Pocket Opera 2019 Review: The Two Widows

Smetana’s Lively Work Delights In Fun Production

By Lois Silverstein

Pocket Opera’s “The Two Widows” was a treat. A Smetana rarity, Pocket Opera performed the work with gusto.

The opening performance at Berkeley’s historic Hillside Club provided an intimate setting for this charming production directed by Nicholas A Garcia, Pocket Opera’s current Artistic Director. Donald Pippin’s English version of the original Czech libretto by Emanuel Züngel, aptly enhanced the music.

The main roles were performed by four talented and dynamic singers. Karolina was interpreted by Lindsay Roush, while Anezka was performed by Jaime Korkos. As Ladislav audiences Justin Brunette, with Larry Venza as Grumpler. These leads were supplemented by an active and lively chorus with soloists and dancers.

Playing Off One Another

The two sopranos played off each other with ease. Lindsay Roush sang with wide and expansive tone, her voice soaring. Her ease of movement in what could be tight stage circumstances was deft as well as appealing; so too her gestures and facial expression. She was always present and lively, linking characters and ideas to each other with buoyancy. When she was onstage, the action never flagged. Her robust singing rang out energetically through the hall, though when it dominated, it became difficult to hear her precise diction and her singing partner’s as well.

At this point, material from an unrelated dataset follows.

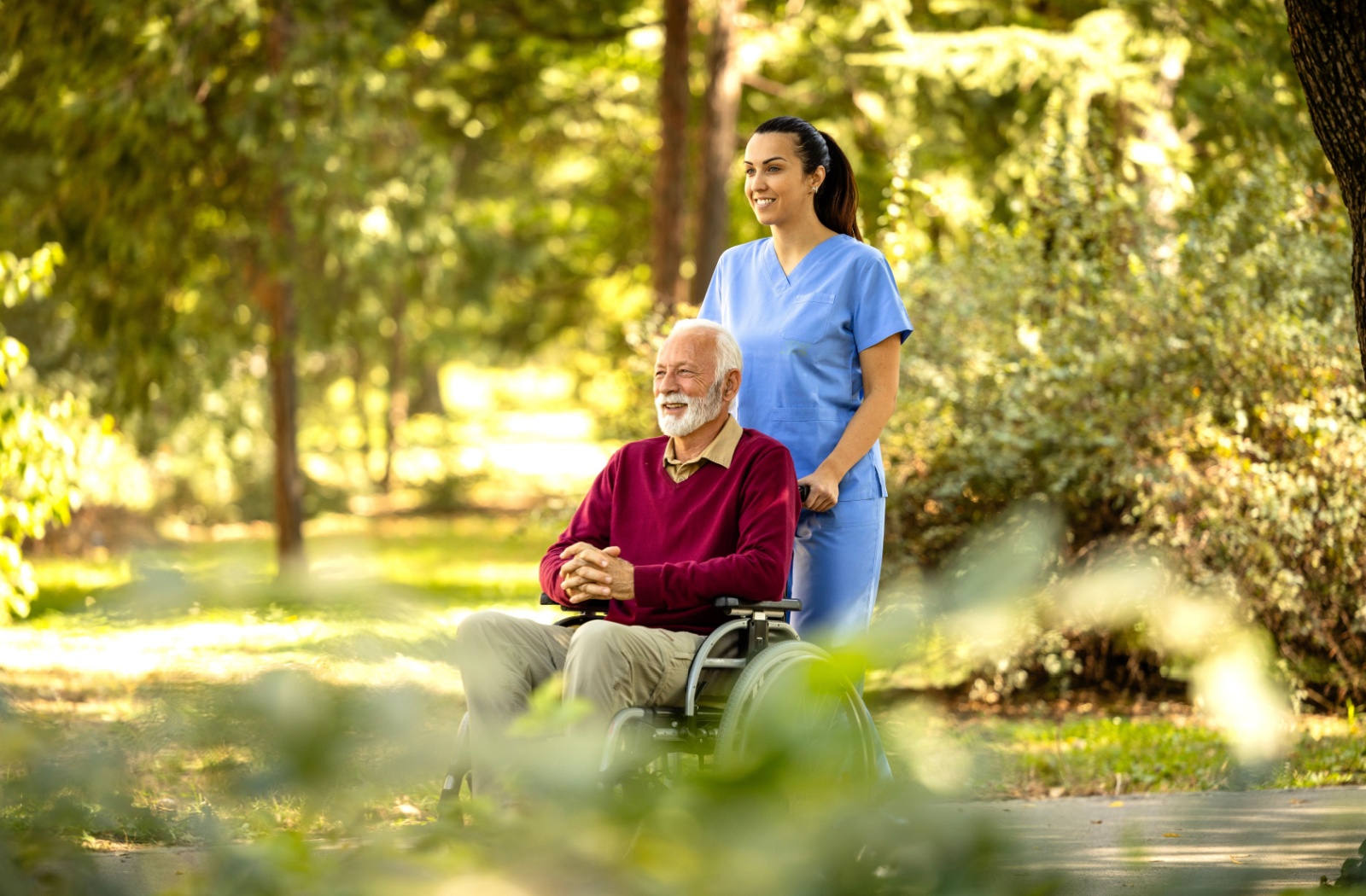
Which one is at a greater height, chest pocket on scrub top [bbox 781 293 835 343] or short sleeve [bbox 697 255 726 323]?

Jaime Korkos sang with great attention to detail. Lyrical and lively, she sang with accessible feeling. In Act two, particularly in her solo and subsequent duet with Ladislav, she showed much depth and sensitivity. One charming bit occurred when she deliberately parodied Karolina for seeming to reverse her position on making a love match with Ladislav. This spoof on Karolina’s behavior gave us a chance to compare the two widows’ approach in sound as well as subject. It added a lively touch.

Ardent Lover & Comic Gem

Justin Brunette’s Huntsman easily became the ardent lover. He sang with lustrous round tones and much energy. In addition he moved with good flexibility around the stage, showering all he contacted with a radiant glow.

In Act one, he sang with too much volume, the variation of expression often submerged in the sheer weight and spread of his voice. By Act two, however, he adjusted the variety and subtlety and so became more convincing and moving. He played well with his stage sweetheart and, overall, gave an affable performance.

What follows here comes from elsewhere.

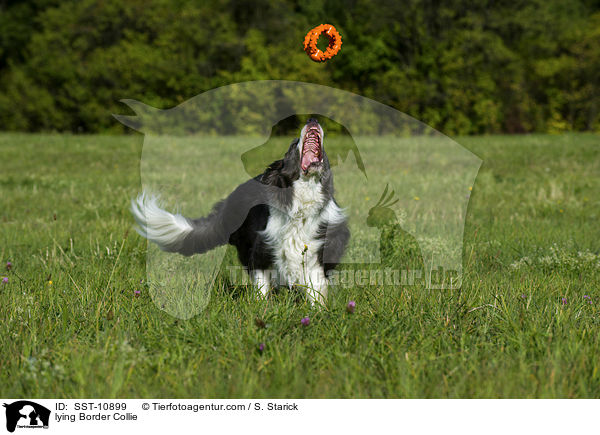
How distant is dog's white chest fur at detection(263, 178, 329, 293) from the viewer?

Larry Venza played Grumpler, the Warden keeping the comic elements free and sparkling. He zigged around the stage with ease and gaiety while singing with freshness and flair. Even as his voice faltered on the lowest notes, his welcome stage manner made up for it.

Lidka, sung by Nicole Lopez-Hagan, and Tonik, sung by Jackson Beaman, added several nice moments as they polka-ed around, their duets heightening the overall tone of flirtation and fun. Beaman’s occasional loss of high notes did not spoil the overall presentation. The two wove in and out the chorus like a bright ribbon weaving in and out of a cloth.

The two Choruses, Adult and Children’s, were energetic and lively overall, conveying good stage dancing and romancing.

The dancers also put on vivid and traditional folk dances by Mary-Kay Stuvland, who also did the colorful, beribboned costumes. The details were not only precise but pleasing. The dancers moved with good timing and joy in addition to amplifying the overall mood of merriment.

Even the small stage didn’t confine the sense of festival their colorful costumes conveyed. In fact, it accented the illusion that such an event was actually going on. The stage business of the young children coming on and off the stage to dip into the goodies of the upcoming feast added a nice touch.

Hiding the Goods

Music Director Frank Johnson, and his Pocket Philharmonic were neatly secreted behind screens decorated with an array of pastel flowers, and the ubiquitous bench and fence, provided by Daniel Yelen;  they provided a consistent and lyrical display. Their music supported and highlighted the singers; being such a small orchestra, it sounded more thin in places than the lyrical Smetana might have wanted. So too, some scratchiness marred the robustness of melody and sheer song. It was, however, harmonious and lustrous.

“The Two Widows” amply illustrates the appealing melodies that made Smetana famous in his home country.

Smetana was known in the latter part of the 19thcentury as a strong representative of Czech national spirit. The libretto, another excellent translation by the redoubtable Donald Pippin, known for his excellent libretti, others including Mozart, Puccini, Donizetti, Rossini. Here both the local quality as well as a more general folk one came across as endearing and accessible.  Local color in costuming amplified it.

I have often wondered why composers create comic opera when its concern with sometimes trivial and petty human concerns. Compared to the dark nights of the soul of “Otello” or “Parsifal,”  which center so much on our more telling emotional quests, why should we pour so much effort into the other?

“The Two Widows” is one answer. Exposure of the limitations of human conventions and the sometimes silly actions we take as a consequence make for beguiling entertainment and satisfying theater. If Pocket Opera continues its Spring/Summer season with “Tales of Hoffman” and “La Rondine,” for example, with the same luster and” joie de vivre,” it will do precisely what it did for “The Two Widows”, entertain and satisfy.